The Sleep of Reason

 

Goya, the famous Spanish painter was well known for dark art.  No one ever accused him of seeing only the sunny side of life. Goya inscribed one of his works with the following words: “The sleep of reason brings forth monsters.” I find that profoundly true.

Voltaire the child of the Enlightenment, one might say a Fundamentalist Enlightenment thinker, said, “Those who can make you believe absurdities can make you commit atrocities.”

Our species has impressive powers of reasoning. It is what sets us apart from most species. Yet we give up our advantage all the time. Why do we do that? Why do we allow reason to go to sleep? More importantly, why do we do that when it is clearly against our own interests to do that? That is a very big question. One I would like to answer.

One of the worst things that we can do is to abdicate our power of reasoning. If ever—ever–we give up our rationale for beliefs we are doomed.  We must always insist that all beliefs are based on reason and evidence.

Our reasoning power may be weak. It is certainly far from perfect. For each and every one of us our power of reasoning is flawed, but we never have a better tool to justify belief. Any belief. Beliefs based on evidence and reasoning are not guaranteed to be true. They are not certainly true, but they are the best-grounded beliefs we can have.
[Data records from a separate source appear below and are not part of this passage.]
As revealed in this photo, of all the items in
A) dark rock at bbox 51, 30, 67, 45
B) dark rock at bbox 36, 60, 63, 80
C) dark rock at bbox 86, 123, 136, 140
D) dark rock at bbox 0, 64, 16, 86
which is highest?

Reason goes to sleep whenever we don’t base our beliefs on reason and evidence.  The bars to reason are many and varied and include the following among many others: faith substituted for reason, indoctrination, fear, prejudice or bias, laziness, ignorance, herd instinct or wish to conform, wishful thinking, ideological blinkers, and advertising or propaganda.

 

I am going far beyond religion now. Beliefs based on something other than reason, like faith, or feelings, or wishes, can have dangerous consequences. This can lead to crazy beliefs. No where is that more obvious than the United States. There is a good reason for this. America is in my opinion the most religious country in the west. At least by conventional definitions of religion. Kurt Anderson described this phenomenon this way in his book Fantasyland: How America Went Haywire(2017): “Unlike the Earth’s other moderns, we have rushed headlong back toward magic and miracles, crazifying some legacy churches, filling up the already crazy ones, inventing all kinds of crazy new ones.]Because the US has given itself over to beliefs without reason to such a fantastic extent for so long it has become vulnerable to believing all kinds of crazy things. Americans have become vulnerable to all kinds of crackpots from the ludicrous to the deranged.

For example it is astonishing how many Americans believed, without any evidence whatsoever, that Hillary Clinton ran a child sex ring out of the basement of a pizzeria that had no basement. Or that there is a government conspiracy to spread toxic vaccines. Or that Satanic child molesters are everywhere.  That Obama is the anti-Christ, a  Muslim and was born outside the United States. That the massacre of elementary school children in Sandy Hook by a lone gunman was a scam promulgated by paid actors. That climate change is a hoax. That the high school students at Parkland Florida who were terrorized by a gunman were also paid actors.

The gullibility of millions of Americans is truly astonishing. Where did this come from? I believe that it is the result of checking reason at the door for decades if not centuries.    When reason sleeps monsters are indeed brought forth.

 

2 thoughts on “The Sleep of Reason

  1. i think we have different views about the real potential for reason that the species possesses. religion of course uses whatever the ambiguities of reason are to deride it and make their calls for belief and faith.
    there are all kinds of theories about the ambiguity. paul mclean thought that the explosive growth of the brain during evolution produced a structural cleavage between the frontal lobes and midbrain, leaving the reptilian lower structures without effective control. uncle sigmund thought that the repression of desire and loss producing the unconscious which compromised reason.
    the amerikan experience of religious belief and reason has been colored, i think, by the extreme violence at the founding of the country. 10s of millions of the first nation peoples and african slaves were slaughtered. this then was followed by the barbaric civil war. then we have wwII, korea, vietnam, afghanistan, iraq and so forth. they have never dealt with it, have never really admitted it.
    if one compares this to europe, they appear to have been at least chastened by the two world wars and the holocaust. this is what the desperate effort to form the european union is really about. i think that merkel’s position on refugees was colored by the last century, including her experience of stalinism in east germany. they at least have recognized to some extent what their violence did.
    on the other hand they have been less than forthcoming about their colonial sins. france is still hesitant to face what happened in algeria. the english likewise with their stupidity in south asia, for instance.
    so redemption has not arrived, but there are some glimmers.
    overall the western enlightenment never reached its potential in the west. although the yankees are stunningly religious they have no monopoly on irrationality.
    when people, victims and perpetrators, are unable to come to terms with the scale of violence that has been visited on the planet over the last 500 years they act irrationally. both parties are deeply wounded.
    and clearly religions have been covertly and overtly covering that up with all manner of irrationality. they were indeed heavily involved as perpetrators.